Text passage:
——

`stan()` writes to the global namespace during sampling

billdenney commented 5 years ago

Summary:

stan() writes some object to the global namespace during sampling causing an error with the drake package (see ropensci/drake#960).

Description:

When trying to use stan() within a drake workflow, stan reaches outside its own namespace to write objects to the global namespace. It would be helpful if all writing could be to an object-specific namespace to enable the use of drake for reproducible analysis.

More details are in ropensci/drake#960.

Reproducible Steps:

library(rstan)
#> Loading required package: StanHeaders
#> Loading required package: ggplot2
#> rstan (Version 2.19.2, GitRev: 2e1f913d3ca3)
#> For execution on a local, multicore CPU with excess RAM we recommend calling
#> options(mc.cores = parallel::detectCores()).
#> To avoid recompilation of unchanged Stan programs, we recommend calling
#> rstan_options(auto_write = TRUE)
#> For improved execution time, we recommend calling
#> Sys.setenv(LOCAL_CPPFLAGS = '-march=native')
#> although this causes Stan to throw an error on a few processors.
library(drake)

plan_stan <-
  drake_plan(
    scode="
parameters {
  real y[2]; 
} 
model {
  y[1] ~ normal(0, 1);
  y[2] ~ double_exponential(0, 2);
} 
",
    fit1=stan(model_code = scode, iter = 10, verbose = FALSE)
  )
make(plan_stan)
#> target scode
#> target fit1
#> fail fit1
#> Error: Target `fit1` failed. Call `diagnose(fit1)` for details. Error message:
#>   cannot add bindings to a locked environment. 
#> Please read the "Self-invalidation" section of the make() help file.
diagnose(fit1)
#> $error
#> <simpleError in assign(mname, def, where): cannot add bindings to a locked environment. 
#> Please read the "Self-invalidation" section of the make() help file.>
make(plan_stan, lock_envir=FALSE)
#> target fit1
#> 
#> SAMPLING FOR MODEL '08aca439b1af079914fdcfd62fb992d8' NOW (CHAIN 1).

——

Items drawn from a dataset:
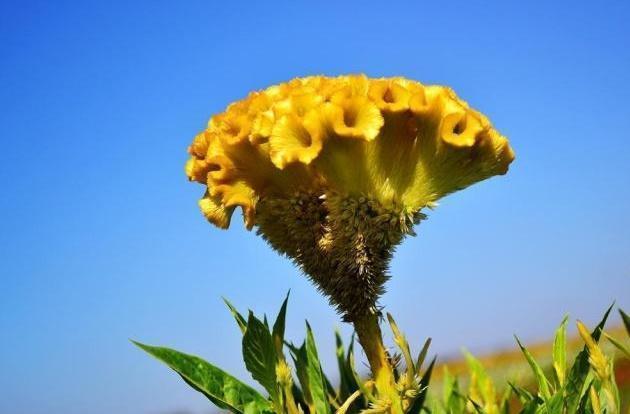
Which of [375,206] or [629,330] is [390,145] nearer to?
[375,206]

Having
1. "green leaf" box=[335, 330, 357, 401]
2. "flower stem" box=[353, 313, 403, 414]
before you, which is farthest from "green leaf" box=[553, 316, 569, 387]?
"green leaf" box=[335, 330, 357, 401]

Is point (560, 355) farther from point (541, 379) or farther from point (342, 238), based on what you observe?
point (342, 238)

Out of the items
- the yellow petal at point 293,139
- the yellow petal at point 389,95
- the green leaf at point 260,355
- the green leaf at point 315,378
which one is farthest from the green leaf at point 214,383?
the yellow petal at point 389,95

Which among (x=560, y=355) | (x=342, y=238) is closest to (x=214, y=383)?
(x=342, y=238)

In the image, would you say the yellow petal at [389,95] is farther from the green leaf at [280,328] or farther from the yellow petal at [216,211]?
the green leaf at [280,328]

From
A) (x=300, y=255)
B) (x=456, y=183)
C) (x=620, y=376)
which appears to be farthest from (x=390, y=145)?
(x=620, y=376)

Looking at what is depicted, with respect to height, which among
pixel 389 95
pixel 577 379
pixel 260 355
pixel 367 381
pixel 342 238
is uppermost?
pixel 389 95
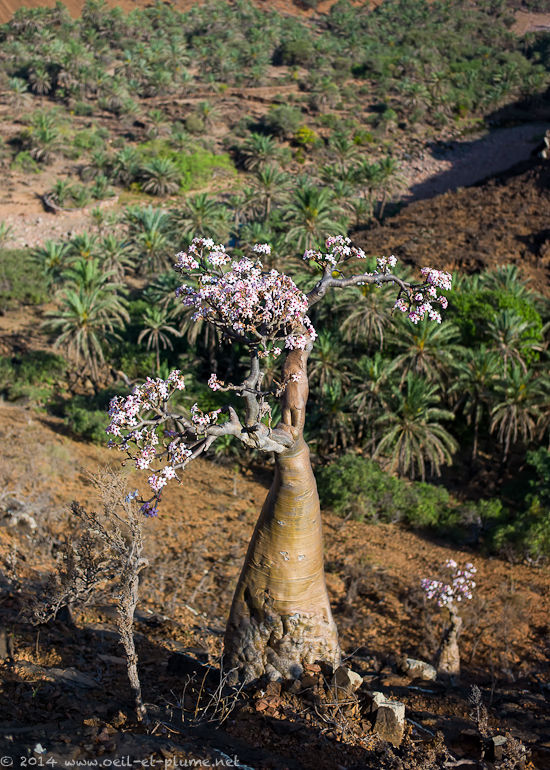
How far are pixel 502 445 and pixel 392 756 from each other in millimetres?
22322

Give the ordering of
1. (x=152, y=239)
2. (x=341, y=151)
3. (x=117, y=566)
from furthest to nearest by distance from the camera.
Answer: (x=341, y=151)
(x=152, y=239)
(x=117, y=566)

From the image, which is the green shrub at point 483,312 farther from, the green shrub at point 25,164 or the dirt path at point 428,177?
the green shrub at point 25,164

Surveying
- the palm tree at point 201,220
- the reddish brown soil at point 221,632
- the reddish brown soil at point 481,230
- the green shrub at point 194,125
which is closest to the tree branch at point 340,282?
the reddish brown soil at point 221,632

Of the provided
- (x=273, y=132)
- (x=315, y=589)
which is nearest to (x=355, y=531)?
(x=315, y=589)

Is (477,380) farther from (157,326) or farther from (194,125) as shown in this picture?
(194,125)

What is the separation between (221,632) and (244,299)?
7736 millimetres

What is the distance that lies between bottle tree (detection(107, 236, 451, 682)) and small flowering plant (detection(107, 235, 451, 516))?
0.01 metres

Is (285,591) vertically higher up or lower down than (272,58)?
lower down

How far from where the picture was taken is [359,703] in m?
7.97

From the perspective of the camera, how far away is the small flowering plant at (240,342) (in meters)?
6.42

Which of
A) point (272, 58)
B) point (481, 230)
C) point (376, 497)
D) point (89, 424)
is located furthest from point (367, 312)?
point (272, 58)

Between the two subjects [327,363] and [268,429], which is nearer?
[268,429]

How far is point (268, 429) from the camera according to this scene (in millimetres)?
7352

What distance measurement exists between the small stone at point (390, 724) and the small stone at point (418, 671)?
104 inches
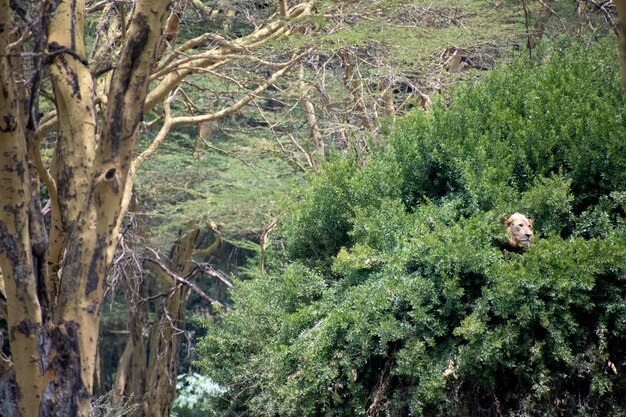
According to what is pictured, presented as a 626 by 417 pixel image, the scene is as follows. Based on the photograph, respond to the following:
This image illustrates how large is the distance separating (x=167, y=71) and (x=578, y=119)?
395 centimetres

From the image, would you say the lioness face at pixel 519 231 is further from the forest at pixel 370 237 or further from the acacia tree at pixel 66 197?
the acacia tree at pixel 66 197

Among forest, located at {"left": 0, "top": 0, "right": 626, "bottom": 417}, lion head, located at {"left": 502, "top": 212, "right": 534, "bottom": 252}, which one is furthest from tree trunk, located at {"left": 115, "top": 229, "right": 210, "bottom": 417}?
lion head, located at {"left": 502, "top": 212, "right": 534, "bottom": 252}

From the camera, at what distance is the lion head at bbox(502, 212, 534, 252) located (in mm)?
7125

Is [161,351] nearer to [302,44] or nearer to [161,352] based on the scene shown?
[161,352]

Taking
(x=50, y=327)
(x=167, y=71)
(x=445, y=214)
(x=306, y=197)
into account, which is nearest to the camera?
(x=50, y=327)

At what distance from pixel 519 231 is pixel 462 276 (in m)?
0.65

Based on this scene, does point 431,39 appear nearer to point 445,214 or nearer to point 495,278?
point 445,214

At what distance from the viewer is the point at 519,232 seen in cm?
714

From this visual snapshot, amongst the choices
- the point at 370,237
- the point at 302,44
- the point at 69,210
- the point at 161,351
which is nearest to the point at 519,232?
the point at 370,237

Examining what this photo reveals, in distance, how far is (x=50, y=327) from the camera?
5.23 m

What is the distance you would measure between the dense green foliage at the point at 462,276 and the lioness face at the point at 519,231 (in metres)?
0.09

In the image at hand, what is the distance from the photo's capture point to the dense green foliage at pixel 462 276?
6461 mm

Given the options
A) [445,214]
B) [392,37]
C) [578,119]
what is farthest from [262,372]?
[392,37]

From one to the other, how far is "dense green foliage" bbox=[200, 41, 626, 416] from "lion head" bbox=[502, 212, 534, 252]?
9 centimetres
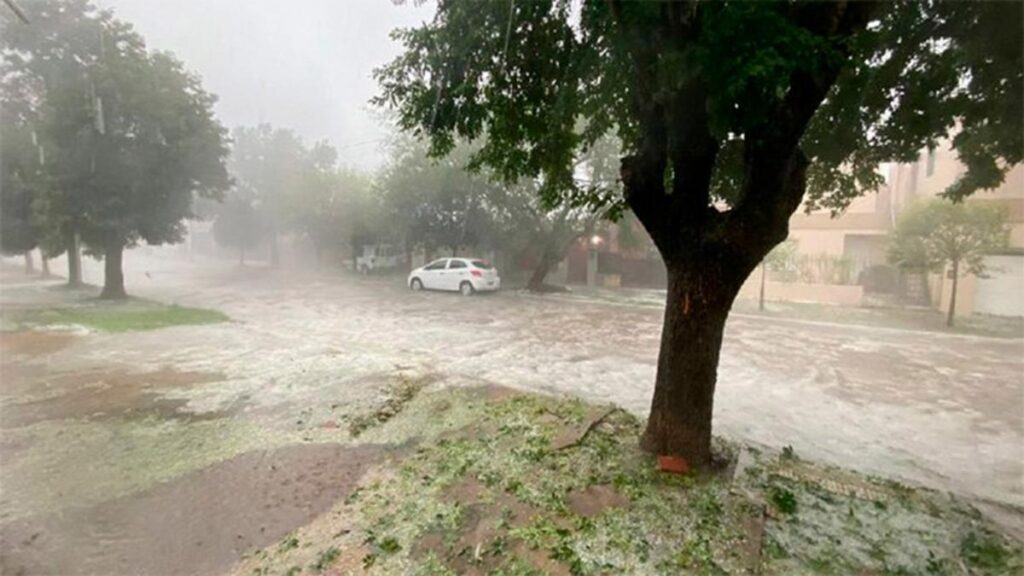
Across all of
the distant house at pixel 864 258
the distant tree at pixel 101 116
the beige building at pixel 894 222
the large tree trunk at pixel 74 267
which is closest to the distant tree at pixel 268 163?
the large tree trunk at pixel 74 267

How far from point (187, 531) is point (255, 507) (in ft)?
1.35

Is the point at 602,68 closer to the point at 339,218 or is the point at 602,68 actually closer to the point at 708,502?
the point at 708,502

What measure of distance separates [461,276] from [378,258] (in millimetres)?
11311

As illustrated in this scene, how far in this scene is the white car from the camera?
17344mm

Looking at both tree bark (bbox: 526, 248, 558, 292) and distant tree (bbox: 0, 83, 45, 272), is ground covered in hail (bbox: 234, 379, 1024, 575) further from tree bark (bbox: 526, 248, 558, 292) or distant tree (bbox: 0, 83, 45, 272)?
distant tree (bbox: 0, 83, 45, 272)

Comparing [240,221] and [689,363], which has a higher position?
[240,221]

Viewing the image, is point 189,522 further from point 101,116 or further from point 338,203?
point 338,203

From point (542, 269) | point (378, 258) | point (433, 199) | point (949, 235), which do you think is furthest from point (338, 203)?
point (949, 235)

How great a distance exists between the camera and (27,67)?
1277 centimetres

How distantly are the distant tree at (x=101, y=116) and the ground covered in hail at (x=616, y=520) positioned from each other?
13773mm

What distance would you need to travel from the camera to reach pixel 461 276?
1750 centimetres

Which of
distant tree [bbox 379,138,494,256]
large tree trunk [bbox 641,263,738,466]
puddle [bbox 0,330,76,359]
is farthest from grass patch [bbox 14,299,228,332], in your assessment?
large tree trunk [bbox 641,263,738,466]

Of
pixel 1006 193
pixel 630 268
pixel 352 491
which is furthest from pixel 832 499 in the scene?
pixel 630 268

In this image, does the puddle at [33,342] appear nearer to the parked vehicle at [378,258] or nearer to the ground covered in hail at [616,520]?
the ground covered in hail at [616,520]
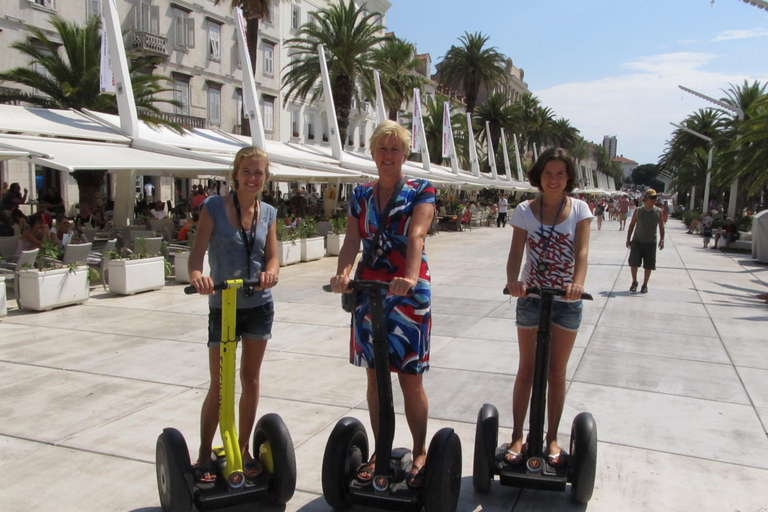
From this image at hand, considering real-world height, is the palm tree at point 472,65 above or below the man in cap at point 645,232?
above

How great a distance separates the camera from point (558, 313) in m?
3.07

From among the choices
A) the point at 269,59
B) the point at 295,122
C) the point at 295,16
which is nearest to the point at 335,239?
the point at 269,59

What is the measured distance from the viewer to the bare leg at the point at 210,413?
2.94 metres

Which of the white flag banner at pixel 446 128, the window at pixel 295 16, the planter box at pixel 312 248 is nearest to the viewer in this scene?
the planter box at pixel 312 248

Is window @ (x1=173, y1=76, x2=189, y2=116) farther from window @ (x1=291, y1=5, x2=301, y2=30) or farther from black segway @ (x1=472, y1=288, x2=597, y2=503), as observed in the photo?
black segway @ (x1=472, y1=288, x2=597, y2=503)

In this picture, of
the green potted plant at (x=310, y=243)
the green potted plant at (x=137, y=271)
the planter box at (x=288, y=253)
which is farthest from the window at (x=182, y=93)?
the green potted plant at (x=137, y=271)

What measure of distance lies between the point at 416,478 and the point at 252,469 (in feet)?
2.62

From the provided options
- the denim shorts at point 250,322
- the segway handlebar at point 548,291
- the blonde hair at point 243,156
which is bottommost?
the denim shorts at point 250,322

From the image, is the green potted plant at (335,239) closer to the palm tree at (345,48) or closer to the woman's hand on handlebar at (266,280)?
the woman's hand on handlebar at (266,280)

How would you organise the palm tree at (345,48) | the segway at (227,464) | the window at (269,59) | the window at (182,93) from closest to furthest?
the segway at (227,464) → the palm tree at (345,48) → the window at (182,93) → the window at (269,59)

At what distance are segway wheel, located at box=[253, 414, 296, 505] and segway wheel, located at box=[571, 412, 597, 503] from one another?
4.38 feet

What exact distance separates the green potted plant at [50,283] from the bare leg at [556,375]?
6.48 m

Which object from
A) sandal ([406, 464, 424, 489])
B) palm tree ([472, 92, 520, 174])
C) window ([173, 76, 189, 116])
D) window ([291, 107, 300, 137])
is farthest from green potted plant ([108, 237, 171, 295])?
palm tree ([472, 92, 520, 174])

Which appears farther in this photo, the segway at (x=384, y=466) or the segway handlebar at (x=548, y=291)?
the segway handlebar at (x=548, y=291)
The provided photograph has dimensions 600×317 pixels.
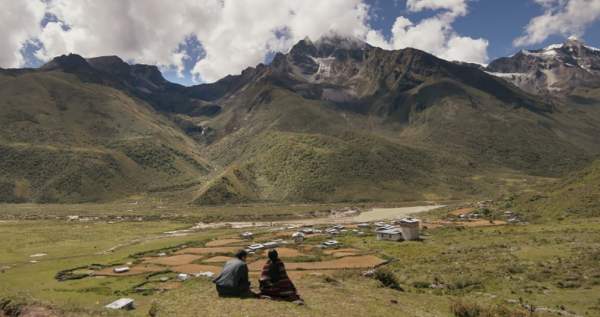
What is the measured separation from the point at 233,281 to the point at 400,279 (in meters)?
28.7

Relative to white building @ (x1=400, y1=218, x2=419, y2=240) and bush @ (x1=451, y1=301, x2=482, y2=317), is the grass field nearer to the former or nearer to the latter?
bush @ (x1=451, y1=301, x2=482, y2=317)

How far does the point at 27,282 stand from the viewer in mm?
58344

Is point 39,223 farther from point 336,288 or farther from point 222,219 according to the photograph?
point 336,288

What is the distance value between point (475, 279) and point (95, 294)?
43.7 metres

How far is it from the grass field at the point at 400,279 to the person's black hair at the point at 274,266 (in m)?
1.71

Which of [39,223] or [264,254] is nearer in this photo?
[264,254]

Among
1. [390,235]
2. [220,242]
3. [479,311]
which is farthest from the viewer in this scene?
[220,242]

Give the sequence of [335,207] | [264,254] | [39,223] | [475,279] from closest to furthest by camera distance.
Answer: [475,279]
[264,254]
[39,223]
[335,207]

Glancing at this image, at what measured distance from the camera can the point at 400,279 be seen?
48406 millimetres

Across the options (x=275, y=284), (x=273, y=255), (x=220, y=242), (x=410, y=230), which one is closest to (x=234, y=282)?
(x=275, y=284)

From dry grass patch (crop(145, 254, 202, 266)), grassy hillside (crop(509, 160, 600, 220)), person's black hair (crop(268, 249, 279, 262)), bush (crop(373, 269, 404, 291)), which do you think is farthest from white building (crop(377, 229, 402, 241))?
person's black hair (crop(268, 249, 279, 262))

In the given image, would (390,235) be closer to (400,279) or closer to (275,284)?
(400,279)

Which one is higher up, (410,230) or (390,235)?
(410,230)

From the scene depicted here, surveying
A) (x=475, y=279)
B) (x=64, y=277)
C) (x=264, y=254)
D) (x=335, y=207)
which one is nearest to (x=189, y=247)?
(x=264, y=254)
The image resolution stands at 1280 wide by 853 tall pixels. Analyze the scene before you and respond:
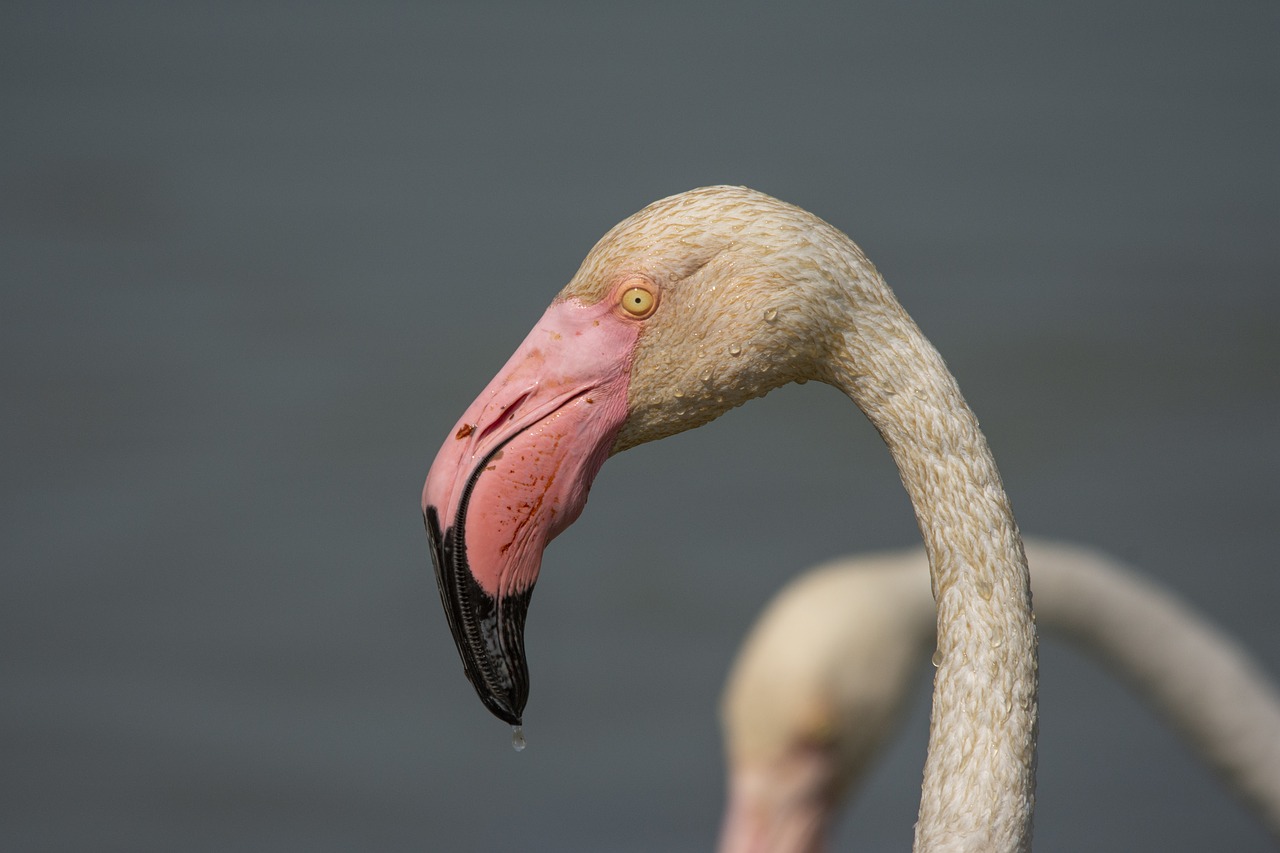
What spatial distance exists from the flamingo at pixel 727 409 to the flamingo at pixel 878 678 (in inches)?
48.6

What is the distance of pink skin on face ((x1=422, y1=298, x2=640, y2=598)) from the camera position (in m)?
1.30

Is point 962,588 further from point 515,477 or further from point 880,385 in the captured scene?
point 515,477

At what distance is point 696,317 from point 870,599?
1.55 m

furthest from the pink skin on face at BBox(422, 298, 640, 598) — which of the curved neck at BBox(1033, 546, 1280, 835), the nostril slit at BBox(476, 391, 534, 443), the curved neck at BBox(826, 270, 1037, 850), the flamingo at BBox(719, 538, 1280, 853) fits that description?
the curved neck at BBox(1033, 546, 1280, 835)

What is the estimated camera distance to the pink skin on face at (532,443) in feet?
4.25

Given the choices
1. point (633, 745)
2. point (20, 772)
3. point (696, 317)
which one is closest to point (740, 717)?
A: point (696, 317)

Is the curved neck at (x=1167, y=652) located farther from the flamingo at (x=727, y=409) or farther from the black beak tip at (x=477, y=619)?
the black beak tip at (x=477, y=619)

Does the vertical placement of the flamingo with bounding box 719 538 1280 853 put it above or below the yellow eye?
below

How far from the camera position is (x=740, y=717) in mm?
2590

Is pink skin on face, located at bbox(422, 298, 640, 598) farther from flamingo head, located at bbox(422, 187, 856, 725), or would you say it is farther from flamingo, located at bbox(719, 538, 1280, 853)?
flamingo, located at bbox(719, 538, 1280, 853)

——

Exercise:
Extract the passage of the rstan issue from "make(plan_stan)" to "where): cannot add bindings to a locked environment.", copying it word for word.

Written response:
make(plan_stan)
#> target scode
#> target fit1
#> fail fit1
#> Error: Target `fit1` failed. Call `diagnose(fit1)` for details. Error message:
#>   cannot add bindings to a locked environment. 
#> Please read the "Self-invalidation" section of the make() help file.
diagnose(fit1)
#> $error
#> <simpleError in assign(mname, def, where): cannot add bindings to a locked environment.